That's my wont. To swim over the shallow,
I'll never wallow, proud of my chalks,
showing the feelings that I owe within.
ESQUECIDO, MAS FELIZ... (8 mar 08)
ESQUECERAM DE MIM, É O QUE PARECE,
OS MEUS ALUNOS DA TURMA DE INGLÊS UM.
SÓ ASSIM ME LIBERO DO FARTUM
E DEIXO PARA TRÁS A QUEM ME ESQUECE.
QUE ESQUECER É UM VÍCIO QUE PADECE
QUEM POR MIM JÁ NÃO SENTE BEM ALGUM.
NÃO FICAREI SOZINHO, SE NENHUM
SE APRESENTAR. E CHEGO A FAZER PRECE
QUE NÃO LEMBREM DE MIM OU QUE ACONTEÇA
NESTA NOITE DE CALOR, ATIVIDADE
QUE A TURMA TODA AFASTE HOJE DE MIM...
ESPERAREI SÓ O TEMPO QUE ME CRESÇA
NO CORAÇÃO MENSAGEM SEM SAUDADE
E QUE A CASA VOLTAR CONSIGA ASSIM...
latrocínio
atravesso a rua:
vejo o giralua,
meu coração estua
em tal alumbramento.
atravesso a nua
estrela que flutua,
tudo se insinua
em meu pressentimento.
atravesso a grua,
num olhar de pua
e quebro o juramento.
para que conclua,
verde-azul gazua
arromba o sentimento.
ENLEIO
as palavras me perseguem,
mansamente, loucamente,
ansiosas para sair,
velozmente, incontinenti,
sem terem real sentido,
totalmente, inutilmente,
mas todas elas pressionam,
na desmesurada mente:
e me tornam impotente
para conter esse urgente
fluxo doido, opalescente,
de azinhavre redolente,
de malícia inteligente,
de segredo impenitente,
das relíquias de um demente,
adorando o Sol nascente,
desnudando a Lua fremente,
fecundando estrela quente,
na maldade indiferente
destes versos, bruscamente,
lançados neste papel.
negaça
a chuva não cumpriu a promessa que me fez:
apenas relampiou,
depois tronou,
por trás das nuvens,
sem que sequer me mandasse chuveirada,
pois sobre mim pingou
sabores de salsugem:
o mar nos ares, em plena insensatez,
vi nessa noite de lua afugentada,
que o vento trouxe o cheiro e a pequenez
desta minha vida, que não conduz a nada.
VÍCIOS E FIGURAS (para Ada)
Esforço-me nos versos, pleonástico,
elíptico, siléptico, fiel ao anacoluto...

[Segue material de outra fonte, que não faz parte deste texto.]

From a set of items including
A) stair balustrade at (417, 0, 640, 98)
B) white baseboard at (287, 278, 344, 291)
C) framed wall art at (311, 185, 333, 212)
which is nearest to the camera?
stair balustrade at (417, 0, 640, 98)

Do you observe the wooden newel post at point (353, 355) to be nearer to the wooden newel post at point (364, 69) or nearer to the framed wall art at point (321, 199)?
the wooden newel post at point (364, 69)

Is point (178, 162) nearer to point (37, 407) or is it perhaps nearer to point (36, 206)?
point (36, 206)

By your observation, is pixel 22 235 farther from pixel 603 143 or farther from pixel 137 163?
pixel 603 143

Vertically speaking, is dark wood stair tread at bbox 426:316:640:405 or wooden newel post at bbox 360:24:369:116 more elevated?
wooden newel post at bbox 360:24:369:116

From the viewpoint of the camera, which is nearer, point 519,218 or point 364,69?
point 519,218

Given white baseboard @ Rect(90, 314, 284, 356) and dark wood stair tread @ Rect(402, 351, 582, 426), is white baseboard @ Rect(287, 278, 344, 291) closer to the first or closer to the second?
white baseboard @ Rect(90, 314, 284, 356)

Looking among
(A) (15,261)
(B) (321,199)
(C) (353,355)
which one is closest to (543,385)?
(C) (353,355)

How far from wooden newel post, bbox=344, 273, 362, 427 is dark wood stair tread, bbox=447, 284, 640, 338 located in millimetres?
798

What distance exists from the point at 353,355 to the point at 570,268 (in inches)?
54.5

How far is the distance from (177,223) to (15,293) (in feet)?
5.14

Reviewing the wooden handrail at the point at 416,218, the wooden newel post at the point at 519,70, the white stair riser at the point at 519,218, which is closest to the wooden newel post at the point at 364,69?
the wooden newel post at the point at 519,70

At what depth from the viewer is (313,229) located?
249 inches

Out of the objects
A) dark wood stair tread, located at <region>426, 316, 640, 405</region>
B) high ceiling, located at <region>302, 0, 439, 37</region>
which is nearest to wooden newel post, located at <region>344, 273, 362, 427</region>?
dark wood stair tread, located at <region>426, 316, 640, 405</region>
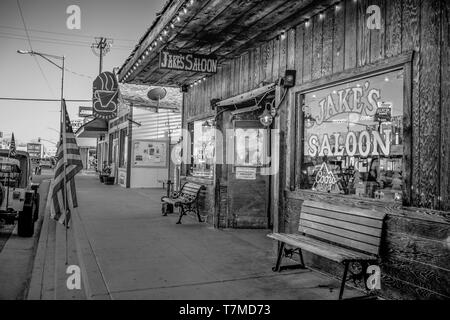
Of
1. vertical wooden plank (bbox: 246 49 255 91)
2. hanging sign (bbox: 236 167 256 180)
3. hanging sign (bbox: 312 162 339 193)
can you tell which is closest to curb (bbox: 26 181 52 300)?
hanging sign (bbox: 312 162 339 193)

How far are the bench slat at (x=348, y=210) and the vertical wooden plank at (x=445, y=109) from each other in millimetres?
762

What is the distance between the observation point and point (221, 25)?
21.5 feet

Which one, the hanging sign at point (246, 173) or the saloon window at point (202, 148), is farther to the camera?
the saloon window at point (202, 148)

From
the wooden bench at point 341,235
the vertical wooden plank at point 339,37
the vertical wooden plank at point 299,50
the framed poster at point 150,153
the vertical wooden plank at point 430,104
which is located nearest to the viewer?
the vertical wooden plank at point 430,104

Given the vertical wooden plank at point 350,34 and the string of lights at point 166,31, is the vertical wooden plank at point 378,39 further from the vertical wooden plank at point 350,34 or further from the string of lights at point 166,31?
the string of lights at point 166,31

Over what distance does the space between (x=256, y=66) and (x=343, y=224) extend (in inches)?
150

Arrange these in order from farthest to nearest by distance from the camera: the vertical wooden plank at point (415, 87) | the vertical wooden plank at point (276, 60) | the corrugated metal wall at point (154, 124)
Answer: the corrugated metal wall at point (154, 124), the vertical wooden plank at point (276, 60), the vertical wooden plank at point (415, 87)

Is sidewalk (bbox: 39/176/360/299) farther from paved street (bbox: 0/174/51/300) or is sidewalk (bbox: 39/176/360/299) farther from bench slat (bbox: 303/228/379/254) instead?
paved street (bbox: 0/174/51/300)

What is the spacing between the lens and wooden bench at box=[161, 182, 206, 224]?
925cm

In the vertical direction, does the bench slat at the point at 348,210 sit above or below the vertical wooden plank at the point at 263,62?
below

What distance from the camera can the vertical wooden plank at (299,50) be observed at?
19.9ft

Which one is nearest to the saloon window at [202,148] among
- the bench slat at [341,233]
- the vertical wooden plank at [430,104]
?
the bench slat at [341,233]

As reticências, sem cessar, escuto
e devo imaginar um quê bombástico.
Metalinguagem de sabor fantástico,
levando à finitude o absoluto...
E pela boa sentença, ponho luto,
em mercurial anseio sorumbático.
Que eu jogue com palavras, jogo agora
com o jogo de palavras feito outrora,
porque é meu jogo e assim tenho direito
de zombar dele, qual zomba de mim:
metaperíodos, metameta, assim,
somente um exercício sem proveito.
RETALIATION
This is normal indeed, for less blessed
it is to receive than to give -- o, a deal!...
as much your feelings you'd well conceal
still there's resentment for being pressed
into thankfulness; you feel you're lessened
by having to take help and someone's advice.
it's like patronizing to you; and the spice
is bitter on your tongue, you fancy wizened.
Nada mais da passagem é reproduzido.